[Items from a data source]

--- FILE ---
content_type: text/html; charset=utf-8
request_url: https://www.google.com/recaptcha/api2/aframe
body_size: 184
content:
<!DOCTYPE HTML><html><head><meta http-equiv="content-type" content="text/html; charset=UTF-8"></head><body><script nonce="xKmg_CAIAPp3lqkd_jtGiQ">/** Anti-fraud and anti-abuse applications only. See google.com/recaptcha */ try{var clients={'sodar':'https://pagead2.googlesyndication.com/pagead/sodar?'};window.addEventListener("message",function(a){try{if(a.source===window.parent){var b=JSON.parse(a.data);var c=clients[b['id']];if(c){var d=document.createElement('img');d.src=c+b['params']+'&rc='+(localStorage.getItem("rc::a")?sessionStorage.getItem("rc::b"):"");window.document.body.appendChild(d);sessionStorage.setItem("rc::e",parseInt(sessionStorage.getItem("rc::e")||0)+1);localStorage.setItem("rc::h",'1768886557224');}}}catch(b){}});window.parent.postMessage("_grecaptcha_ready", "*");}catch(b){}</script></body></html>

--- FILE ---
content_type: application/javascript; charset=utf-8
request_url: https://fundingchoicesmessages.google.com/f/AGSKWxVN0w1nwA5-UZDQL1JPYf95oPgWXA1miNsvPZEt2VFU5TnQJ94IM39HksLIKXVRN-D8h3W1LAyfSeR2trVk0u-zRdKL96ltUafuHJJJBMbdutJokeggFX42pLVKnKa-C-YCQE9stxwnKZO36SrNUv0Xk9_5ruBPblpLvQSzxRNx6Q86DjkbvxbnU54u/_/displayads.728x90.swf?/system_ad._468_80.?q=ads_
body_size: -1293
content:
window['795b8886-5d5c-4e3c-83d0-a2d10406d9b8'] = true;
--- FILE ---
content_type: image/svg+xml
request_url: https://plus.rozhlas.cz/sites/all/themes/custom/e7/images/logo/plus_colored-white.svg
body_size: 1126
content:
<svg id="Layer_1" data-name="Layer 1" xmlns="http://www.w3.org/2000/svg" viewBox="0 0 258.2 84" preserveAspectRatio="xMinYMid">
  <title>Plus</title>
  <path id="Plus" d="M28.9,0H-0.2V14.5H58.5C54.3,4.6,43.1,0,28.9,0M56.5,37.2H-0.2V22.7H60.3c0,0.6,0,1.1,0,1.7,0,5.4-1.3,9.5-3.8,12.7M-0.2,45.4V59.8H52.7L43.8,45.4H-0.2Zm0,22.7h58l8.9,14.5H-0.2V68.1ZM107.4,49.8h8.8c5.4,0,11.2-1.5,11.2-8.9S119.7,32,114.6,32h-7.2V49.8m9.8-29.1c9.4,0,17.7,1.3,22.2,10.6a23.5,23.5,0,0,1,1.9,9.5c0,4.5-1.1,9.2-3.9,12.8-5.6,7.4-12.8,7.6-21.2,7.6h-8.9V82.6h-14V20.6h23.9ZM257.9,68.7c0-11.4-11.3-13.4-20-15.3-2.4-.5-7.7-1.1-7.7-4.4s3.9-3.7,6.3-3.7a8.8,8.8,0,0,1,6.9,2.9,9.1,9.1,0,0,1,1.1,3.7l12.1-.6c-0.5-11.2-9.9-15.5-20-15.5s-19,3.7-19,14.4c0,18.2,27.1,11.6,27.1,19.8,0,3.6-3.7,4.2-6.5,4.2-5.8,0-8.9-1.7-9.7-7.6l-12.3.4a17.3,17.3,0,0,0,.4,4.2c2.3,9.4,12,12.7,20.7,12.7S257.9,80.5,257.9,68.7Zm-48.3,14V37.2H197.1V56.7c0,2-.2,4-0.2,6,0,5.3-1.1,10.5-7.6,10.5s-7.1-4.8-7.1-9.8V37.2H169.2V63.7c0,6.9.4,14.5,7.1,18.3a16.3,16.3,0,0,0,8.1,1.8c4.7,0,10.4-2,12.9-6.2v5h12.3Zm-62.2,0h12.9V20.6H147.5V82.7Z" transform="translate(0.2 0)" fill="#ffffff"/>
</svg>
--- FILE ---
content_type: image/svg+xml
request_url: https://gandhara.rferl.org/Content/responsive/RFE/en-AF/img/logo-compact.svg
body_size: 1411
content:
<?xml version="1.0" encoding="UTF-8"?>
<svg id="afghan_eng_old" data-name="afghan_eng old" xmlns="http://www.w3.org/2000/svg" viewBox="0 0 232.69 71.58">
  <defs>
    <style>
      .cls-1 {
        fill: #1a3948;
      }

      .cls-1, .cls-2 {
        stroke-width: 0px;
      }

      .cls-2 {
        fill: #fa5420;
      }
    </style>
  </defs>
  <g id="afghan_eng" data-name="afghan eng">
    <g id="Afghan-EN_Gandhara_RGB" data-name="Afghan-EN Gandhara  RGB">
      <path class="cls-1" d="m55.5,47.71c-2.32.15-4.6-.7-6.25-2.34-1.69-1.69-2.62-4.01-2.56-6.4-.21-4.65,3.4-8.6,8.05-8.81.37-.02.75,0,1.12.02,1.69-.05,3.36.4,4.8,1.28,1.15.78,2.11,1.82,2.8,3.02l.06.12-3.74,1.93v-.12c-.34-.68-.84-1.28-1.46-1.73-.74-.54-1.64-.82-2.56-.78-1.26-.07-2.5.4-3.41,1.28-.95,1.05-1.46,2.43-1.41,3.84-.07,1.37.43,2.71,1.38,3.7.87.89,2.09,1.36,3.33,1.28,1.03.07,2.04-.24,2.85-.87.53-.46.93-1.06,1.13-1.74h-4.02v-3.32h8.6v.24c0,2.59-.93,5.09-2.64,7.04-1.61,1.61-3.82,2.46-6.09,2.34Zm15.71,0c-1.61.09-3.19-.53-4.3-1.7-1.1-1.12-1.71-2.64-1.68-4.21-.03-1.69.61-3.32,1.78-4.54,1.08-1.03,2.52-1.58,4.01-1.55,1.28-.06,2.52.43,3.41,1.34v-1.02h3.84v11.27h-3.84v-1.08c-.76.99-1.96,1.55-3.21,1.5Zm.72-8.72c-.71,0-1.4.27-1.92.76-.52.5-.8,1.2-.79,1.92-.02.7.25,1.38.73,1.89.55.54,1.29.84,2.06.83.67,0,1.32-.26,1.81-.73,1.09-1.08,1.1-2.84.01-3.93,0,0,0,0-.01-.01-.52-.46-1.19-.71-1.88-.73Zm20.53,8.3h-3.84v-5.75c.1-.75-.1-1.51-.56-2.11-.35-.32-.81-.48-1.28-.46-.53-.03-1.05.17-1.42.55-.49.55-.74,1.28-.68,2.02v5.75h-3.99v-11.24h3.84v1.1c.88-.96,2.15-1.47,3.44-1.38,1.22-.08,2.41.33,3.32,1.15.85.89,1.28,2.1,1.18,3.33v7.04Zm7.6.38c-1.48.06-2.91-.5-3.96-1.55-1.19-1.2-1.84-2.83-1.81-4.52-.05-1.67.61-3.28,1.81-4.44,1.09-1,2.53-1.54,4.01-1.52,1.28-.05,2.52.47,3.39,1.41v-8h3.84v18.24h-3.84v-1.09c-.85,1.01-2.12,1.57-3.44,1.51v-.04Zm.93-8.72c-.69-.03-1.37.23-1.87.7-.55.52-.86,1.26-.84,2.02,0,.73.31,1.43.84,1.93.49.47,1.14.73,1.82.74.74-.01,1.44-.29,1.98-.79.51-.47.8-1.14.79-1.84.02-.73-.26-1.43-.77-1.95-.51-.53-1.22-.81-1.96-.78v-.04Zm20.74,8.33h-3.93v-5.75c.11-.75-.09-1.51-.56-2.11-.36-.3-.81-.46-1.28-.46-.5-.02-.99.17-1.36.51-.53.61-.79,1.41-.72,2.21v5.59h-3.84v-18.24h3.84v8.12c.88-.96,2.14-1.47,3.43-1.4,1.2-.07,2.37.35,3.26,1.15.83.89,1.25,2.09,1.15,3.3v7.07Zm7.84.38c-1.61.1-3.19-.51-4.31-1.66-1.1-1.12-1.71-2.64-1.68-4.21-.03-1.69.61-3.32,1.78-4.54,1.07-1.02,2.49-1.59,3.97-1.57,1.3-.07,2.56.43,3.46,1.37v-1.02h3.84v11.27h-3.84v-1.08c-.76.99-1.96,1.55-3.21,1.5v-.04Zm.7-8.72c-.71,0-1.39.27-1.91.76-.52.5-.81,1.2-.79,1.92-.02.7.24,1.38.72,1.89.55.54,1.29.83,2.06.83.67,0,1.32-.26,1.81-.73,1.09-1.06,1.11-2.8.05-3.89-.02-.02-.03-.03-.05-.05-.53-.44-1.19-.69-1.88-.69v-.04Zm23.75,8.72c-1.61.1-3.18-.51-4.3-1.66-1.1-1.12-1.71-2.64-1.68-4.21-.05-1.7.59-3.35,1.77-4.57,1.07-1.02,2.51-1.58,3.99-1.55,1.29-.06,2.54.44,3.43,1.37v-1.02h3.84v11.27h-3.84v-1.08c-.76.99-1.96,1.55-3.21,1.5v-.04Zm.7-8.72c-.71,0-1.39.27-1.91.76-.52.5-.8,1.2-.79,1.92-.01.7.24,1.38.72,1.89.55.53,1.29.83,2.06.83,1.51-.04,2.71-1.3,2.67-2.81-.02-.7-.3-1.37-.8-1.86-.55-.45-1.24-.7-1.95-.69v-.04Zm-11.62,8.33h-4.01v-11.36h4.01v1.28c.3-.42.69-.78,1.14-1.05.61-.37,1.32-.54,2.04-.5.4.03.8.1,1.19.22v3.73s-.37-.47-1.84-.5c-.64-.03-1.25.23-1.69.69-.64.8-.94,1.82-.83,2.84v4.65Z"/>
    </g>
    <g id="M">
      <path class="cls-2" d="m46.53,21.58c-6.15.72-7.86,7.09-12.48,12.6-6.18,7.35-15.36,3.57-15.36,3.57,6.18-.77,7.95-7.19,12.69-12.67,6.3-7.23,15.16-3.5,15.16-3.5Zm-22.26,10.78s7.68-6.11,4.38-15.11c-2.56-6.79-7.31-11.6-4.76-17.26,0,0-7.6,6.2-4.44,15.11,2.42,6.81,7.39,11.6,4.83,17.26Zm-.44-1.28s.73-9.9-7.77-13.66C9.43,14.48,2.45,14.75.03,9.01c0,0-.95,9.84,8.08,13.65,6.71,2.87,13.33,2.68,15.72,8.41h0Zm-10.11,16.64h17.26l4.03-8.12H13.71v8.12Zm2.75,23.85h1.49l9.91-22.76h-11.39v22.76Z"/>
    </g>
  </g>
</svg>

* Work instruction *
Where does "google" appear in the records above? Copy every line that has it.

* Task response *
request_url: https://www.google.com/recaptcha/api2/aframe
<!DOCTYPE HTML><html><head><meta http-equiv="content-type" content="text/html; charset=UTF-8"></head><body><script nonce="xKmg_CAIAPp3lqkd_jtGiQ">/** Anti-fraud and anti-abuse applications only. See google.com/recaptcha */ try{var clients={'sodar':'https://pagead2.googlesyndication.com/pagead/sodar?'};window.addEventListener("message",function(a){try{if(a.source===window.parent){var b=JSON.parse(a.data);var c=clients[b['id']];if(c){var d=document.createElement('img');d.src=c+b['params']+'&rc='+(localStorage.getItem("rc::a")?sessionStorage.getItem("rc::b"):"");window.document.body.appendChild(d);sessionStorage.setItem("rc::e",parseInt(sessionStorage.getItem("rc::e")||0)+1);localStorage.setItem("rc::h",'1768886557224');}}}catch(b){}});window.parent.postMessage("_grecaptcha_ready", "*");}catch(b){}</script></body></html>
request_url: https://fundingchoicesmessages.google.com/f/AGSKWxVN0w1nwA5-UZDQL1JPYf95oPgWXA1miNsvPZEt2VFU5TnQJ94IM39HksLIKXVRN-D8h3W1LAyfSeR2trVk0u-zRdKL96ltUafuHJJJBMbdutJokeggFX42pLVKnKa-C-YCQE9stxwnKZO36SrNUv0Xk9_5ruBPblpLvQSzxRNx6Q86DjkbvxbnU54u/_/displayads.728x90.swf?/system_ad._468_80.?q=ads_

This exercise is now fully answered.